[TÂCHE COURTE 1]:
Dans le texte sur l'ascension sociale, en quelle année Chum Sirath obtient-il une bourse d'étude pour la France ?
[TÂCHE COURTE 2]:
Dans le texte sur l'ascension sociale, reprenez la partie qui s'ouvre sur les mots contenant « Un exemple d’ascension » et se ferme sur « entreprise au Cambodge. », en remplaçant « France » par « Belgique ».

[EXTRAIT DU TEXTE]:
○ ○ ○
Un exemple d’ascension sociale
Chum Sirath, 68 ans, incarne le parcours exemplaire d’un self made man. Il est né dans une famille pauvre, cinquième enfant d’une fratrie de huit. Pour eux les études constituent le seul espoir d’ascension sociale. En 1960, Chum Sirath bénéficie d’une bourse d’étude en France. Il y restera huit ans, sans avoir les moyens de revenir au Cambodge, y compris au décès de son père en 1964. A son retour au pays, diplôme de la prestigieuse Ecole nationale supérieure des télécoms de Paris en poche, il entame une brillante carrière dans les télécommunications qui le mène d’un ministère cambodgien aux Nations unies à Genève. En 1974, quelques mois avant la prise de Phnom Penh par les Khmers rouges il déménage en Europe. Il enchaîne ensuite les postes à responsabilité en Asie et dirige aujourd’hui sa propre entreprise au Cambodge.
○ ○ ○
[DONNÉES EXTRAITES]:
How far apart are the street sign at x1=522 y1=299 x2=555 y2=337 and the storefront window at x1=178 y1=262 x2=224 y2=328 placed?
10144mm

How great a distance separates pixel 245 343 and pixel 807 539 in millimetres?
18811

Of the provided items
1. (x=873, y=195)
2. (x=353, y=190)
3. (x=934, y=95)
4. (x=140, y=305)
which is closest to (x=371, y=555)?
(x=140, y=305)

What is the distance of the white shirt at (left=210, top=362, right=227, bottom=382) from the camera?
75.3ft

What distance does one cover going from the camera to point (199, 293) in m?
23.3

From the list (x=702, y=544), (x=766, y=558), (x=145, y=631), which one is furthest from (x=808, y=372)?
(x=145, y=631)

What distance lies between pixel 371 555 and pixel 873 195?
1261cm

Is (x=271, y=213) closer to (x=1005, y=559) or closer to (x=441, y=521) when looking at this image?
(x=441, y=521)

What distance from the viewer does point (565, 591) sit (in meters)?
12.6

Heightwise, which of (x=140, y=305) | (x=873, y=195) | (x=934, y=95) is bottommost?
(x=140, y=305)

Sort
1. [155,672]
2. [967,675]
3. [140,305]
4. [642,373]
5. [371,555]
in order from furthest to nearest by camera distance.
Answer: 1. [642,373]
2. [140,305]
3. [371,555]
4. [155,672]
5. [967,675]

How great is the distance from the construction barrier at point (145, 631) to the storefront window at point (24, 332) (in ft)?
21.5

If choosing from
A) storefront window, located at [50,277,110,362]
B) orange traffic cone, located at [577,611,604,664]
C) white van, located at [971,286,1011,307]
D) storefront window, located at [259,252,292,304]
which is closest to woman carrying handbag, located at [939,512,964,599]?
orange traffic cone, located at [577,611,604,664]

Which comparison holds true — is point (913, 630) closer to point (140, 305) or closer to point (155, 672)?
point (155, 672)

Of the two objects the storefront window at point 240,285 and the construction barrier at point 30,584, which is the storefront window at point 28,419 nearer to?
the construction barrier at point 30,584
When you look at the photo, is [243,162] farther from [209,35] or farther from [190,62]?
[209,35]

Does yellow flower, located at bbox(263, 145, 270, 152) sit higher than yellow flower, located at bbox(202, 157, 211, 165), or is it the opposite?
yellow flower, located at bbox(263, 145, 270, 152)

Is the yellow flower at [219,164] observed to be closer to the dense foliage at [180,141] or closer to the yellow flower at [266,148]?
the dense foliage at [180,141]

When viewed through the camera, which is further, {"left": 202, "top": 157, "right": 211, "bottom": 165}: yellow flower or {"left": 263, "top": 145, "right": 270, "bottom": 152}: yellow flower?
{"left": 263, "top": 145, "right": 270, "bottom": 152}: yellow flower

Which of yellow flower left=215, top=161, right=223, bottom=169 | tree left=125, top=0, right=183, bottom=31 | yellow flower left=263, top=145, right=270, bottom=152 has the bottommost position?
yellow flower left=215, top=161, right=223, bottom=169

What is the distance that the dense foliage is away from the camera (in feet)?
○ ○ ○
[RÉPONSE FINALE 1]:
En 1960.

[RÉPONSE FINALE 2]:
Un exemple d’ascension sociale
Chum Sirath, 68 ans, incarne le parcours exemplaire d’un self made man. Il est né dans une famille pauvre, cinquième enfant d’une fratrie de huit. Pour eux les études constituent le seul espoir d’ascension sociale. En 1960, Chum Sirath bénéficie d’une bourse d’étude en Belgique. Il y restera huit ans, sans avoir les moyens de revenir au Cambodge, y compris au décès de son père en 1964. A son retour au pays, diplôme de la prestigieuse Ecole nationale supérieure des télécoms de Paris en poche, il entame une brillante carrière dans les télécommunications qui le mène d’un ministère cambodgien aux Nations unies à Genève. En 1974, quelques mois avant la prise de Phnom Penh par les Khmers rouges il déménage en Europe. Il enchaîne ensuite les postes à responsabilité en Asie et dirige aujourd’hui sa propre entreprise au Cambodge.